Sometimes, I get “hooked” by a song. I can feel it happening, almost like a switch being flipped. Thirty seconds is usually all it takes—one verse, one chorus—and suddenly, I’m caught. From that moment on, the song is no longer “out there” on the radio or in the room with me. It’s inside, looping on repeat.
If there’s no thought filling the space, chances are the song is playing. When I wake in the middle of the night to pee, it’s playing. When I wake in the morning, it’s playing. Right now, as I write these words, it’s playing. My baseline quiet—the still backdrop I usually live against—is replaced by this one piece of music until it has fully burned itself out. Sometimes this takes a week or more. 😬
I’ve found that things go more smoothly if I learn the lyrics. Singing along, without stumbling or fumbling the words, seems to give the earworm a little more room to stretch out and settle in. So I listen obsessively, on repeat, until I know it well enough to sing it on my own. Since I got hooked a few days ago, I’ve listened to the song maybe seventy or eighty times. My sweet son (bless him!), endured a continuous loop of it in the car yesterday without protest. He's got the chorus down pretty well now!

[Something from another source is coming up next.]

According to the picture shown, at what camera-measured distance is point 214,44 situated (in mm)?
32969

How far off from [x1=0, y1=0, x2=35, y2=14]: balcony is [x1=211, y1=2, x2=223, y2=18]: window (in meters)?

Golly, did this earworming situation used to bother me! I wanted silence back. I wanted the song to stop hijacking my inner space. But somewhere along the way, my relationship to it softened. Now I just let the song do what it does. It comes in, it takes up residence, and eventually it moves on. I try not to resist, and I try not to make everyone else around me miserable in the meantime. 👂🪱😂
It’s such an interesting phenomenon—how something as ordinary as a tune can weave itself into awareness and hum along in the background of everything else. I don’t invite it, and I don’t choose it. It just arrives, stays for as long as it stays, and eventually fades on its own. Earworms, thoughts, moods—they come and go in their own rhythm. And maybe that’s the reminder: none of it needs managing. I simply do what occurs to me to do in the moment.
And if you're curious about the song that got me this time, here it is:
It is not lost on me that I wrote a whole post on the Benson Boone song Beautiful Things. My brain wants to tell you that I don't really like Benson Boone... or more accurately, that I'm too old to like Benson Boone. But that's obviously not the case! And who cares anyway?!
Oh, and sorry not sorry if this song worms its way into your head! We can sing it together!